Je préfère dire les choses car l'hypocrisie n'amène que le mensonge et le mensonge ne permet pas l'avenir.
Je n'ai qu'une seule parole et j'irai jusqu'au bout. Je vais m'en expliquer. A partir de ce moment là, on a commencé à discuter avec STX. C'est une grande entreprise qui a en portefeuille beaucoup de bateaux à construire, qui peut nous apporter beaucoup mais, naturellement, j'ai dit à STX nous, les Chantiers de l'Atlantique, on y tient. Pourquoi, on y tient ? Parce qu'il a fallu des décennies pour créer cette mémoire industrielle, ce savoir-faire industriel - ce que les Anglais appellent le « good will »-, et en quelques mois, on peut tout mettre par terre. Ce qu'il a fallu des années à apprendre, il faut quelques mois pour tout mettre par terre. Et quand les plus anciens partent, ils ne peuvent plus transmettre aux plus jeunes, il n'y a plus rien.

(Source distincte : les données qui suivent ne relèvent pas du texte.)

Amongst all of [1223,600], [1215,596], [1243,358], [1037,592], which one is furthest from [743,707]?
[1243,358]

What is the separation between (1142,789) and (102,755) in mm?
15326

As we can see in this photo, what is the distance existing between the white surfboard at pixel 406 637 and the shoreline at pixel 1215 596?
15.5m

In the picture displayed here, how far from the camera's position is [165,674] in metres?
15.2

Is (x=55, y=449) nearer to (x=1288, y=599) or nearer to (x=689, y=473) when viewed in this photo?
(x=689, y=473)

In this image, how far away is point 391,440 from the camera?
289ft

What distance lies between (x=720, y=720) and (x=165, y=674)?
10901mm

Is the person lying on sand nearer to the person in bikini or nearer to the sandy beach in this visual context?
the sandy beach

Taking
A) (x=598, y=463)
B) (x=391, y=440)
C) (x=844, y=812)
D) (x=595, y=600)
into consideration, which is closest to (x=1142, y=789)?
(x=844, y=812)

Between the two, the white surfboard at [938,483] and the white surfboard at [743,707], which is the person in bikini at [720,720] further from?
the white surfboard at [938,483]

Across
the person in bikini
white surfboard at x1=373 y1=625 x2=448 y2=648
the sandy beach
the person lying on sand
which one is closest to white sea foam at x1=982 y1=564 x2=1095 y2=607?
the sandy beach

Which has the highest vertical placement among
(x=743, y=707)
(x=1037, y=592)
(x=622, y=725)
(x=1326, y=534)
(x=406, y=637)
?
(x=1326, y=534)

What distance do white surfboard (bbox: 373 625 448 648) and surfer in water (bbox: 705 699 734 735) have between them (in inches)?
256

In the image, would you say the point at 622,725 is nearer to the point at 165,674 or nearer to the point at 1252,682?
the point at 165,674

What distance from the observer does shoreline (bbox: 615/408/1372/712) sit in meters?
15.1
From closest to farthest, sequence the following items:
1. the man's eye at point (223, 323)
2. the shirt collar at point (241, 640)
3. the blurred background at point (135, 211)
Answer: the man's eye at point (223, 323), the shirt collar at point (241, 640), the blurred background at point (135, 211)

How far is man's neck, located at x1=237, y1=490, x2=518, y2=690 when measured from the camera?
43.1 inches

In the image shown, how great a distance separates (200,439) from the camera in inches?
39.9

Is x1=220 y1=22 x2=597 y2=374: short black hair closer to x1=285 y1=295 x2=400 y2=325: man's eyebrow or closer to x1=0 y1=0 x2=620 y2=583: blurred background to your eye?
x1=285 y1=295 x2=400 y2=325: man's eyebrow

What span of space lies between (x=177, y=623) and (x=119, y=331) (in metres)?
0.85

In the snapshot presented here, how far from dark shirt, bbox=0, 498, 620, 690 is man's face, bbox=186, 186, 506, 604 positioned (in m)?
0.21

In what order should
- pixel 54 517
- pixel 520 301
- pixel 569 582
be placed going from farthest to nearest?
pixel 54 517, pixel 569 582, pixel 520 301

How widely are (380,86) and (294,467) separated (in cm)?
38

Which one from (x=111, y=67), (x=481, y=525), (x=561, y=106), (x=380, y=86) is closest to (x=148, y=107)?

Je ne laisserai pas tomber les Chantiers de l'Atlantique. Je n'ai jamais voulu que l'on les laisse tomber. Ce n'est pas aujourd'hui que cela commencera. J'ai donc dit à STX : on va vous prouver que l'on y tient. Comment prouver ? Bien sûr, il y a la signature des accords. Ah, les accords ! Chacun ici peut dire : ah, oui, c'est un papier ! Non. Il y a mieux. Si on y croit, on investit. C'est dans ces conditions que j'ai dit au gouvernement : il faut investir, on va prendre une partie du capital pour être actionnaire. Quel est le meilleur témoignage de ma confiance dans l'avenir des Chantiers, de la pérennité de la construction de navires de haut de gamme, de haute technologie aux Chantiers de Saint-Nazaire, que de prendre une partie du capital ? Comme je l'avais fait d'ailleurs pour Alstom, cela ne lui a pas si mal réussi.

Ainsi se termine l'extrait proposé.